Irsai Olivér is one such variety that many wine snobs turn their noses up at, but its pleasantly pungent white wine can be a revelation in the heat of summer. This crossing of the Csabagyöngye and Pozsonyi fehér grapes, created by Pál Kocsis in 1930, is what it is; a vibrantly aromatic grape that appeals to many consumers with its floral, fruity, Muscat-like, indeed summery, nose.
Irsai can offer much on the first whiff but let you down with what can be a disappointingly flabby palate, the taste of which can be gone in a second with no acidity to flesh out the length. However, when the balance is better, with good acidity to match the aroma, it can be fragrant, fruity, and fresh.
From Eger, Ostoros Irsai Olivér 2020 has got everything in the right place. This wine has a cooling, ethereal, and elegant quality, with crispy acidity and good fruit. It manages to deliver as much on the palate as on the nose; wines are, after all, to be drunk and not sniffed!
A genuine bargain at HUF 899 from webshop.ostorosbor.hu, it won a gold medal at the Berlin Wine Trophy, a competition that focuses on predominantly supermarket wines. Majority-owned by Gergő Soltész, Ostoros is showing excellent consistency at lower price points and hopes to build up to an output of six million bottles per year. Its premium wines are bottled under the Soltész label.
The very well-known Nyakas Pince from Zsambék in the Etyek-Buda region does one of the best Irsai Olivérs around, and the 2020 vintage is as good as ever, with likable lychee and grape notes.
Irsai Olivér is one of the parents of Cserszegi fűszeres, the other being Red Traminer. Crossed by Károly Bakonyi in 1960, Cserszegi frequently has the acidity that Irsai so often lacks, as well as an exciting spiciness; indeed, fűszeres translates as “spicy.”
At Garamvári Szőlőbirtok in the Balatonboglár wine region, it is a nice vinous experience to taste the large winery’s Irsai Olivér and Cserszegi fűszeres side by side (the 2020s are HUF 1,500 and HUF 1,515, respectively, from garamvariszolobirtok.hu). The latter is more restrained on the nose than the former but has a bit more zesty action on the palate. I’ll let you judge if it is worth the extra HUF 15!

Direction a: Copy out the lines of the listing from the line containing "Automatically extracted cell patch, resized to 64 × 64 pixels." up to and including the line containing "image_type: cell patch, automatically".
The listing that follows is unrelated to the passage on Irsai Olivér wines.

Materials provided:
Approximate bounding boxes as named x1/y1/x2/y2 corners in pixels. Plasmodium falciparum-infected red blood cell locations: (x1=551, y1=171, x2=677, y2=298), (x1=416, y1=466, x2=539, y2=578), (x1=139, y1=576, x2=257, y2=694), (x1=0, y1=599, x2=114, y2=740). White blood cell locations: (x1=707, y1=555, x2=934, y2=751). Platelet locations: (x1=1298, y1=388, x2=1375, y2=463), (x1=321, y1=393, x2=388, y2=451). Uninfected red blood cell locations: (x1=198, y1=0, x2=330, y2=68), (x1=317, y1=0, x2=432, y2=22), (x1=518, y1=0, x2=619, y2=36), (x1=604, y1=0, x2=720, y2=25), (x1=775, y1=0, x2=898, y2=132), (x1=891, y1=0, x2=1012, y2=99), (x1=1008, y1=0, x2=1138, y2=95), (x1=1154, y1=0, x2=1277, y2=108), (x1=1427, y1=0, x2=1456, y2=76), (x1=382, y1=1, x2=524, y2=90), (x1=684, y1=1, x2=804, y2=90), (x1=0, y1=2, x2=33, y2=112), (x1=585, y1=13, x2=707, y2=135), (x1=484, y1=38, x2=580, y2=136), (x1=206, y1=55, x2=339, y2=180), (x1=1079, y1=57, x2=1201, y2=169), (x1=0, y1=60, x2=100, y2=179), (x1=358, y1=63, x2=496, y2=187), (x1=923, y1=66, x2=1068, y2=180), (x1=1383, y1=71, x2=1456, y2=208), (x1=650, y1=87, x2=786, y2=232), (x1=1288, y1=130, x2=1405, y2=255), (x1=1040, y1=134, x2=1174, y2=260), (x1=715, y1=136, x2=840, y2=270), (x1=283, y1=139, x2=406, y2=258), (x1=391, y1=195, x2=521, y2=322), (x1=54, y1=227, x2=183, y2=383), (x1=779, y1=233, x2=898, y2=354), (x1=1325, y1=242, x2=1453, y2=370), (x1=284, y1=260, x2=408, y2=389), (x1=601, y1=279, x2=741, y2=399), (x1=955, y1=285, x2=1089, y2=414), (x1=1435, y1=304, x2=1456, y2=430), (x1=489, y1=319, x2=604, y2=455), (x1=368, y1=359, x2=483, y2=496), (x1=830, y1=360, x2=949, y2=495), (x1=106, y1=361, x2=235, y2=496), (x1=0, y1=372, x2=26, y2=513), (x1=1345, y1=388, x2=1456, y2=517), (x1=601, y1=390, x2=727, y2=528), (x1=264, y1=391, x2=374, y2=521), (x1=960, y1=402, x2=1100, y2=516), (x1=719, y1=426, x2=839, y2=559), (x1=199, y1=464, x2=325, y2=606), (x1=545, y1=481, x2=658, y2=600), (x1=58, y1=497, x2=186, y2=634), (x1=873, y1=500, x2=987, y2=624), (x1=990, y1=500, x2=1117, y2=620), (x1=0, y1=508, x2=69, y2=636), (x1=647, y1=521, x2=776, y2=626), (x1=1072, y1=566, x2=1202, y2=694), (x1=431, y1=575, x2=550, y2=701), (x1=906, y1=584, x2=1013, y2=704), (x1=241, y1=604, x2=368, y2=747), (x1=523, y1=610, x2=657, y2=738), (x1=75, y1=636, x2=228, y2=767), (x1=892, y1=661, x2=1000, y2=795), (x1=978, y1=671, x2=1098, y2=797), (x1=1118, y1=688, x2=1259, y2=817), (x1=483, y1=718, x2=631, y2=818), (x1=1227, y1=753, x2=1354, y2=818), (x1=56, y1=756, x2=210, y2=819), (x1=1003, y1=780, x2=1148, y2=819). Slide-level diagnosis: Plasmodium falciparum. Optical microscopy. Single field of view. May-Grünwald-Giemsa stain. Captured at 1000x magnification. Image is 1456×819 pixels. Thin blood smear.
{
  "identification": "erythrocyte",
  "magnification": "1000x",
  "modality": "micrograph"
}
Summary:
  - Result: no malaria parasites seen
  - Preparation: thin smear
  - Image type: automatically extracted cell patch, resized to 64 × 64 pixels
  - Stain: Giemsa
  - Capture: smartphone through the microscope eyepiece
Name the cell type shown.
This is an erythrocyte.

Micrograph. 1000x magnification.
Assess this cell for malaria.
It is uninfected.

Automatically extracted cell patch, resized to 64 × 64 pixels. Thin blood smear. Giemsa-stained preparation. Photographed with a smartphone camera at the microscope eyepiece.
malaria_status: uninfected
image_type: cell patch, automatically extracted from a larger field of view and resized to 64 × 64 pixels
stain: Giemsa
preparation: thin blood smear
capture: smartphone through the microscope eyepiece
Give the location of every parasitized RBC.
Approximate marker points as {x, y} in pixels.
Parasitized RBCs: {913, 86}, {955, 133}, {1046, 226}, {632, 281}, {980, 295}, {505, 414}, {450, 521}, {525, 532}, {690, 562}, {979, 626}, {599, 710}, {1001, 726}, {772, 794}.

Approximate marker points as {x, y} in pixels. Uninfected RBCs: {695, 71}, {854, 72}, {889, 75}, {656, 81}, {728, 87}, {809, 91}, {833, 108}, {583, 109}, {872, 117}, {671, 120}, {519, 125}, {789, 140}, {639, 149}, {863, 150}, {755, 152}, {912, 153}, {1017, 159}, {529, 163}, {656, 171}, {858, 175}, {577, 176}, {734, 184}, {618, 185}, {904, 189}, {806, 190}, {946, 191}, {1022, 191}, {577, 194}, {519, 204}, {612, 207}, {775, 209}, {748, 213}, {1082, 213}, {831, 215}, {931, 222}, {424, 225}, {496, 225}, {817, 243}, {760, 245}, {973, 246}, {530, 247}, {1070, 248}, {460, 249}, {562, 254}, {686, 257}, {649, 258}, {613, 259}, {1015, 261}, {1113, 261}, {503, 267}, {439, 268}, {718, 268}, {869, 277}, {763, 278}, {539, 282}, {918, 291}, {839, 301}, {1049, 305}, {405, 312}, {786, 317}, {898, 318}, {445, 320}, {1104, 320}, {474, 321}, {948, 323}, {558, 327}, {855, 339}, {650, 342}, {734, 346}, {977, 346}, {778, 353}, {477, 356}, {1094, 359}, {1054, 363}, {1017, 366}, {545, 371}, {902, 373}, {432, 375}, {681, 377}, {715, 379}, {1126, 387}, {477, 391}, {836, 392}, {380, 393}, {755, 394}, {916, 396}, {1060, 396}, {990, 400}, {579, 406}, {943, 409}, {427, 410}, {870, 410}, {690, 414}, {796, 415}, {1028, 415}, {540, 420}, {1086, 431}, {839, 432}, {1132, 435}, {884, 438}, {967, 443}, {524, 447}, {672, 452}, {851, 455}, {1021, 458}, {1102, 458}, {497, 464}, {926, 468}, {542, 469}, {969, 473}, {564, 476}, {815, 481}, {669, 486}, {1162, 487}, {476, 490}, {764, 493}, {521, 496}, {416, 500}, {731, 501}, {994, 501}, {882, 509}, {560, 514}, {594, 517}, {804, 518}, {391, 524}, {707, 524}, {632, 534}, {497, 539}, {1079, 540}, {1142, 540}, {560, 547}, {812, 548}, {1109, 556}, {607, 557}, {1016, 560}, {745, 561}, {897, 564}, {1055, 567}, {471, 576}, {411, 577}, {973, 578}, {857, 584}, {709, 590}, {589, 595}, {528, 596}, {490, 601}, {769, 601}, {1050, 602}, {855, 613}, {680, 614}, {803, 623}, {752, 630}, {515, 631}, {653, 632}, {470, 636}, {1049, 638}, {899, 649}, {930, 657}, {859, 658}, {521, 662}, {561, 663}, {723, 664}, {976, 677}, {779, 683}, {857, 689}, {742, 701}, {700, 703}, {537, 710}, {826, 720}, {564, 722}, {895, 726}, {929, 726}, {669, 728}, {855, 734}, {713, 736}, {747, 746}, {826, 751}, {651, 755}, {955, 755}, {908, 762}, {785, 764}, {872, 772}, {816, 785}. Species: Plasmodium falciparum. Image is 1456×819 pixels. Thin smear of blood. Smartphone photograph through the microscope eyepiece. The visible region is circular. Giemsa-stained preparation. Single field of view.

Direction b: According to the passage on Irsai Olivér wines, why can Irsai disappoint after its appealing first whiff?

Solution a:
Automatically extracted cell patch, resized to 64 × 64 pixels. Thin blood smear. Giemsa-stained preparation. Photographed with a smartphone camera at the microscope eyepiece.
malaria_status: uninfected
image_type: cell patch, automatically extracted from a larger field of view and resized to 64 × 64 pixels

Solution b: Its palate can be disappointingly flabby. The taste can vanish in a second because there is no acidity to flesh out the length.